There has been limited investigation of PTK7 in breast cancer, with studies focusing on patients with triple-negative disease. Previous research in a small number of triple-negative breast cancer patients (n = 133) did not show an association with patient survival; however, high levels of PTK7 were observed in smaller tumours [
11]. A different study investigated 280 breast tumours. They did not observe an association with overall survival in the total patient cohort; however, an association was observed in patients with triple-negative disease (n = 49) [
5]. In this study, similar results were found: no association with breast cancer-specific survival and PTK7 protein expression was observed, and no association between PTK7 protein expression and breast cancer-specific survival in receptor status subgroups was observed. We did, however, observe an association between
PTK7 mRNA expression and the survival of patients with ER-positive (
p = 0.020), PgR-negative (
p = 0.002), and HER2-negative tumours (
p < 0.001) in the METABRIC cohort.
In addition to determining associations with survival, we also investigated associations with clinicopathological criteria. Previous research has demonstrated that high PTK7 expression was associated with ER-positive tumours in a cohort of 79 invasive ductal carcinomas, and that low PTK7 expression was associated with higher tumour grade and lymph node metastasis [
14]. In this study, there were significant associations between high PTK7 protein expression and grade, higher NPI group, ER- or PgR-negative tumours, HER2-positive tumours, and triple-negative tumours. This was supported by the observation that high
PTK7 mRNA expression was significantly associated with higher NPI groups, ER- or PgR-negative tumours, and HER2-positive tumours in the METABRIC cohort. The same assessments were not possible in the TCGA breast cancer cohort.

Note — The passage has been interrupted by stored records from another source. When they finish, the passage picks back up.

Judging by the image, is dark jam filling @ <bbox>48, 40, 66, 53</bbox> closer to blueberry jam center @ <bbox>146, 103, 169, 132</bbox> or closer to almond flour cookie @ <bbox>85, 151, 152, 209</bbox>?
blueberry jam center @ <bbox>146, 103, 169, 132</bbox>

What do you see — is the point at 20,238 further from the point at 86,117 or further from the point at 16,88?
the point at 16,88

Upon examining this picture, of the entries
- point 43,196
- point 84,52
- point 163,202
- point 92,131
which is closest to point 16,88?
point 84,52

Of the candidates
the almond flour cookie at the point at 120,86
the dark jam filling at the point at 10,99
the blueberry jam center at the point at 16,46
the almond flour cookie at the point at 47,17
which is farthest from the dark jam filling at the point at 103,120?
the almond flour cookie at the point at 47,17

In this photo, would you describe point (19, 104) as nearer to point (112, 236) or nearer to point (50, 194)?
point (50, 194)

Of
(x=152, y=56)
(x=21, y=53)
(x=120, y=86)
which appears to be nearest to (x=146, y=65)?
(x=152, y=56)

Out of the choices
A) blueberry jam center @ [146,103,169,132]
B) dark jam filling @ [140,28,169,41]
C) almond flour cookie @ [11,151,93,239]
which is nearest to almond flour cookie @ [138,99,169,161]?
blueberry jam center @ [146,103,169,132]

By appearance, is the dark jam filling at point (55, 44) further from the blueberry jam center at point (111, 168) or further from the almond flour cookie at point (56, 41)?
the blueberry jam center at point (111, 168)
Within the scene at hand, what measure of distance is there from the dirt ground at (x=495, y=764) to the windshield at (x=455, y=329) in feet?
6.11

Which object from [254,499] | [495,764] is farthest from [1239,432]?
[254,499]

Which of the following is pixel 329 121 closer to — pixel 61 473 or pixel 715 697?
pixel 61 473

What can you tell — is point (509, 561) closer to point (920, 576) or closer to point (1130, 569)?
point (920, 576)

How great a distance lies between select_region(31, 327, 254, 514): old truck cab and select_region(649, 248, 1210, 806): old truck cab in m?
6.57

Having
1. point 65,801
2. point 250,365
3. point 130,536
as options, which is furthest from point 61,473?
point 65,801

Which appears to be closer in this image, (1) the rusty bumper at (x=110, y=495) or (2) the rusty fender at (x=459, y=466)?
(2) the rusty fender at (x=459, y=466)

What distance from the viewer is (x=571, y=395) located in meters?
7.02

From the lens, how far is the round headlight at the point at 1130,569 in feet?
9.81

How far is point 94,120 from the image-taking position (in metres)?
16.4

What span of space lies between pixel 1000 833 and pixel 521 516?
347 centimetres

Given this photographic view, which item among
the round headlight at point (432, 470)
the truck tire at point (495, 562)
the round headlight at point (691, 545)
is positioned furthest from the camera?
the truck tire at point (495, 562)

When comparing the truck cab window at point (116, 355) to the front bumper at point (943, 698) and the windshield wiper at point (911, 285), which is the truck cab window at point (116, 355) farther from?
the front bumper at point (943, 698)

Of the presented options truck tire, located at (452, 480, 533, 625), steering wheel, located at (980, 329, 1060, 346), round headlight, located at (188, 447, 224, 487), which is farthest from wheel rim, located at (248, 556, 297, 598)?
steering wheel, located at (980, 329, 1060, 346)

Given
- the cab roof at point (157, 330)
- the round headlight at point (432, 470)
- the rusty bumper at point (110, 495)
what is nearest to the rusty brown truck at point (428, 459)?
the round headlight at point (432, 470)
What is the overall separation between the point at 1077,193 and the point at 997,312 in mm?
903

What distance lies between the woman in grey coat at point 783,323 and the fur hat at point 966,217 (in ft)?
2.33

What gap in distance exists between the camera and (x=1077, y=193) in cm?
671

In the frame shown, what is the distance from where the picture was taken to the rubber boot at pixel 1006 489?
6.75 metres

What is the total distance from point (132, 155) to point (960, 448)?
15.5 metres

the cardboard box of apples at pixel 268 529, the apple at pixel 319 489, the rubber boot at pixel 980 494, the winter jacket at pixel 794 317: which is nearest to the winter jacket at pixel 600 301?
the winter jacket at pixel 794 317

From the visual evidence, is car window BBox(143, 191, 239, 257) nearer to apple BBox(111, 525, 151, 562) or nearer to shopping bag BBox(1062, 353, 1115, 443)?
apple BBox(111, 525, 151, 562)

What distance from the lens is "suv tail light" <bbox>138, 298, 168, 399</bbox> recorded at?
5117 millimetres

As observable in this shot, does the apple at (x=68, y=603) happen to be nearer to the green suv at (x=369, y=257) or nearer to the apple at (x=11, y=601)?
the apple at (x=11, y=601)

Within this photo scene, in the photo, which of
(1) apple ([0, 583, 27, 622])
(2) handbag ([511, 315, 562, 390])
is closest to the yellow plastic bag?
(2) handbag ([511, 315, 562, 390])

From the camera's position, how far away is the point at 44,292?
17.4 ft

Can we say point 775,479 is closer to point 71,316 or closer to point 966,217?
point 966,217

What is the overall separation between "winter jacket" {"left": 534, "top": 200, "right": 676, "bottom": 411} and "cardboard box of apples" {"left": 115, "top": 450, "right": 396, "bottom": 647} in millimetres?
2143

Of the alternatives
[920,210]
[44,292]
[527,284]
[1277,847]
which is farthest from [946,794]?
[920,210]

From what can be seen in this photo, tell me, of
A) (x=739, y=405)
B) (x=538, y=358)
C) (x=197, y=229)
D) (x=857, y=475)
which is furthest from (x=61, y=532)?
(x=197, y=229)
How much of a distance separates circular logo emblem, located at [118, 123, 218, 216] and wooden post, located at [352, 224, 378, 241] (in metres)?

These significant associations partly support previously published studies that investigated patients with triple-negative disease; however, it may indicate that a subgroup of ER-negative/PgR-negative/HER2-positive patients may be of additional interest, particularly in light of studies investigating PTK7 as a therapeutic target in triple-negative breast cancer [
7,
8,
9,
10]. Interestingly, gene set enrichment analysis identified genesets that play a role in late and early oestrogen responses.
5. Conclusions
This study demonstrated that PTK7 mRNA expression in the METABRIC patient cohort, but not PTK7 protein expression, is associated with breast cancer-specific survival. Conversely, PTK7 mRNA expression in the TCGA patient cohort is not associated with breast cancer-specific survival. PTK7 protein and mRNA expression were associated with the survival of poor and moderate prognostic NPI groups, respectively. Perhaps unexpectedly, PTK7 protein expression was not associated with the survival of specific receptor status subgroups, although PTK7 mRNA expression and the survival of patients with ER-positive, PgR-negative, and HER2-negative tumours were associated. These findings warrant further investigation in larger patient cohorts and indicate that PTK7 may be of clinical relevance in breast cancer.